Characterization of Mechanically Alloyed Powders for High-Cr Oxide Dispersion Strengthened Ferritic Steel

Abstract

High-Cr oxide dispersion strengthened (ODS) ferritic steel powders with the nominal composition of Fe–16Cr–4Al–0.1Ti–0.35Y2O3 in wt% were produced by milling of elemental powders and Y2O3 particles in argon atmosphere to investigate changes in the particle properties during mechanical alloying (MA). SEM observation and PSD analysis revealed that the MA powders milled for different times were composed of agglomerated particles having multimodal distributions with substantial size variation ranging from several μm to 350 μm. The mean size of particles rapidly increased at the initial stage of MA, then gradually decreased to 22 μm with increasing milling time up to 48 h, and kept constant thereafter.
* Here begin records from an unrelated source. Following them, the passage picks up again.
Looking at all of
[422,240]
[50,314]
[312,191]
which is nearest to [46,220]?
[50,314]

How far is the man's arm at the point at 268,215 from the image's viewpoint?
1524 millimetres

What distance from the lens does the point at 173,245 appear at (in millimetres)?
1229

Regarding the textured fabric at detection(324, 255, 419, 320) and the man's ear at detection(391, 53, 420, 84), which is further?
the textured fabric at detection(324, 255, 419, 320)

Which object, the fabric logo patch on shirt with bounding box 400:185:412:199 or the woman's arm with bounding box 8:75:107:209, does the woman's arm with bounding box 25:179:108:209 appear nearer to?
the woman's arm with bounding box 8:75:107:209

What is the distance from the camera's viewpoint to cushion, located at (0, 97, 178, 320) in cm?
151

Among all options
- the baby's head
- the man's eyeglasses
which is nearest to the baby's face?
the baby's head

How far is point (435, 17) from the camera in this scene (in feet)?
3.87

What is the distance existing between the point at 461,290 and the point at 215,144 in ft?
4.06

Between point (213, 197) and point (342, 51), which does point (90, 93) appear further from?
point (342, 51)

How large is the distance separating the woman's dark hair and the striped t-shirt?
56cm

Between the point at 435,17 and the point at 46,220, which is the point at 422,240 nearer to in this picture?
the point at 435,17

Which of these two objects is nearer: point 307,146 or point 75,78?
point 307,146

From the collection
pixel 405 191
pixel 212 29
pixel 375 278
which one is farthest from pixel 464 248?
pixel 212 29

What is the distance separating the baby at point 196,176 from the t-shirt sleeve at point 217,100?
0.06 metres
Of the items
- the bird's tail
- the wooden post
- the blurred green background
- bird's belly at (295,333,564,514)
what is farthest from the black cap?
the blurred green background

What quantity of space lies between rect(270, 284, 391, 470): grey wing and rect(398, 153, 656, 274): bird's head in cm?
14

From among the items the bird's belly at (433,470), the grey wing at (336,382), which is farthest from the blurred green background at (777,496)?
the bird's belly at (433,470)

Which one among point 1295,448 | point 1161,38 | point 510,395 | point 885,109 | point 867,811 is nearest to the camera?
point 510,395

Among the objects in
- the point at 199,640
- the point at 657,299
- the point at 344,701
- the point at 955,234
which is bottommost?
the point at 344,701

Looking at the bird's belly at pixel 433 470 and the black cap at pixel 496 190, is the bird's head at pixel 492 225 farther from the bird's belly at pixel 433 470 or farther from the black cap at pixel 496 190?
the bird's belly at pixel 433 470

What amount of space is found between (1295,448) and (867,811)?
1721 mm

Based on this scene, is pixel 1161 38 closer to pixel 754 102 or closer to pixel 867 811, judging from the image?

During milling of the Fe–16Cr–4Al–0.1Ti–0.35Y2O3 powder, MA within 6 h had mainly taken place between Fe and Al to form a bcc-Fe(Al) solid solution. The lattice constant of bcc-Fe steadily increased with a drastic increase in the solute concentrations of Cr, Al, and Ti in Fe. Alloying between Fe and alloying elements is almost fulfilled after milling for 48 h. The MA powder milled in air was much smaller than that milled in gaseous argon under the same conditions. Milling in an air atmosphere is effective to reduce the particle size of the ODS ferritic steel powder, although the pickup of oxygen from environment causes too high excess oxygen content.